I simply can't find the logic in claiming that the fact of having more or less either entitles you to someone else's money or means that you owe what you've earned and worked for to someone else. WHY? I get that there are people struggling and in need. Help exists and I strongly believe in it, when used responsibly. Yes, I agree the rich could pay more taxes because they can afford it. But there are certainly a lot of people (a little less than half the population) out there who pay NO taxes, or better yet NEGATIVE taxes - the government pays them - who could pitch in a little too. If we're going to talk about fairness here, why do few pay most of the taxes while many pay none? Should we go all-out and make the tax rate flat across the board? No, of course not. But according to the spoiled child philosophy of "he has something I don't have, make him give it to me!" that would serve to reason.
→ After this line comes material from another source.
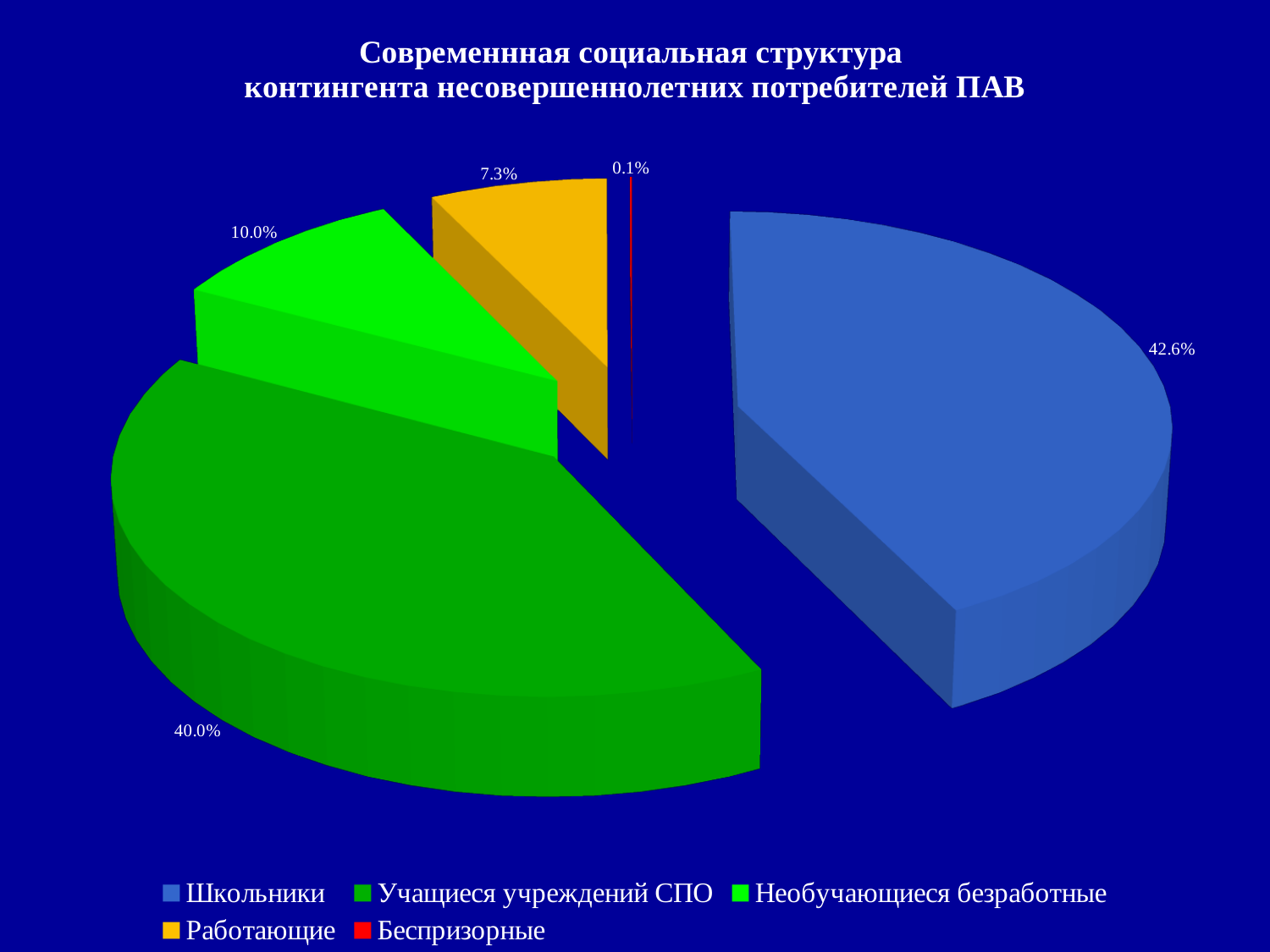
What share of the pie is labelled for Школьники? 42.6% What share of the pie is labelled for Беспризорные? 0.1% What is the difference between the shares of Школьники and Учащиеся учреждений СПО? 2.6% Which category has the smallest share of the pie? Беспризорные What share of the pie is labelled for Необучающиеся безработные? 10.0% What share of the pie is labelled for Учащиеся учреждений СПО? 40.0% What colour is the slice for Работающие? Orange Which category has the largest share of the pie? Школьники What kind of chart is shown on the slide? Pie chart Which is larger: the share of Необучающиеся безработные or the share of Работающие? Необучающиеся безработные What share of the pie is labelled for Работающие? 7.3% How many categories does the legend list? 5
My bottom line is that people deserve to keep and spend the money they earn. If you're a smart enough investor to make money with money - you deserve it! No one else took part in that (that didn't already get paid), therefore they do not, by principle of having less than you, deserve your money. I don't care how many billions of dollars you have. I certainly think you should help the less-fortunate by donating to worthy causes, but I don't believe you should be forced to surrender it by law (beyond a reasonable tax rate) simply because you have it and someone else doesn't. I do, however, find it a little comical that a well-known philanthropist brags in the article about how little he had to pay in taxes. Perhaps he has written off a few of his gigantic charitable donations???
Ok, this is long enough and I think (I think) I've made my point. Down off the soapbox I go. Do feel free to share your own thoughts/feelings on the article, taxes, or anything I've said. Am I wrong? Tell me why. I'd absolutely love to hear the rational (key word!) explanation for why "have nots" deserve money from the "haves."